Please repeat exactly the lines below from the line with "mymy_1st_anniversary" to the line with "Цветная бумага Мишки", including both, and leave out every picture.

| TASK INPUTS |
────────────────

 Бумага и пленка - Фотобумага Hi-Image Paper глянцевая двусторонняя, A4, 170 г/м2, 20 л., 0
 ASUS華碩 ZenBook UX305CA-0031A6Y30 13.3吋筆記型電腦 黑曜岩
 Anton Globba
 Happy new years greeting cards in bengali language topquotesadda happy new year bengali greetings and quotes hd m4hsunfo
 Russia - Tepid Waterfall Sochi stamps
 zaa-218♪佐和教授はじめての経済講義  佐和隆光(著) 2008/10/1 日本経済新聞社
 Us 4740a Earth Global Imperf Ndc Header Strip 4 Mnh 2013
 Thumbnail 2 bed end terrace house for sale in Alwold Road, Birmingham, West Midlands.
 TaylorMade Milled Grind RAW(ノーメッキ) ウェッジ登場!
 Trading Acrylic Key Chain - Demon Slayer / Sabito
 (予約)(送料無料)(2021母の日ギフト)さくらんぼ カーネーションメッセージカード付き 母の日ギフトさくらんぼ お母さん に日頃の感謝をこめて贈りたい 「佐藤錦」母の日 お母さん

────────────────

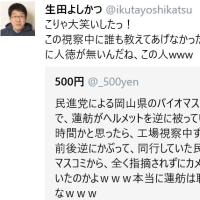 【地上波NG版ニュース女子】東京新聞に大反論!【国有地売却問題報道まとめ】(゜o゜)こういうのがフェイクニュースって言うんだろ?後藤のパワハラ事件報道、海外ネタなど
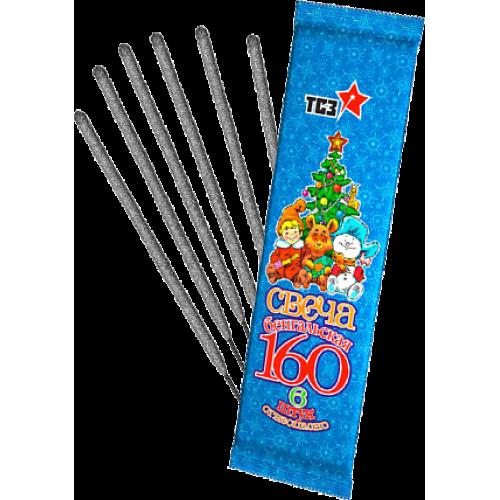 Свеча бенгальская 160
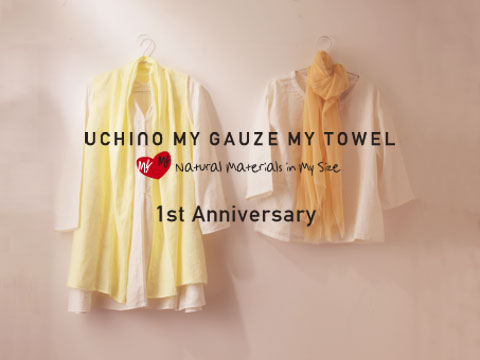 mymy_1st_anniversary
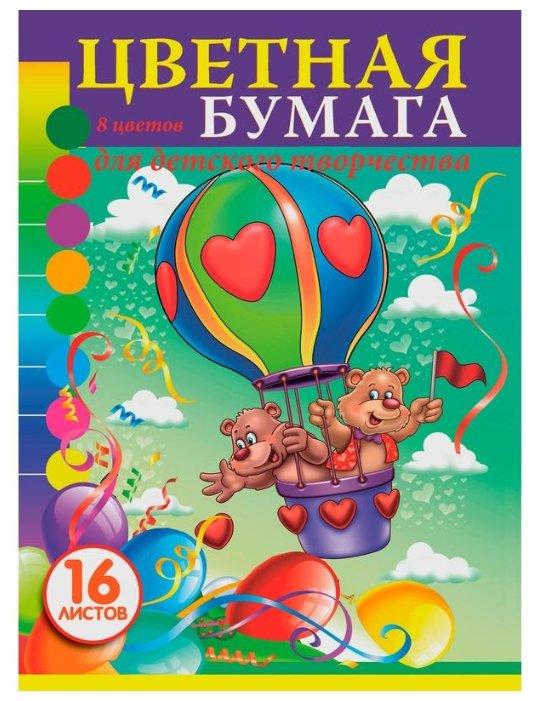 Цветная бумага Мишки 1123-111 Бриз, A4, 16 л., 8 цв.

────────────────

| TASK ANSWER |
 mymy_1st_anniversary
 Цветная бумага Мишки 1123-111 Бриз, A4, 16 л., 8 цв.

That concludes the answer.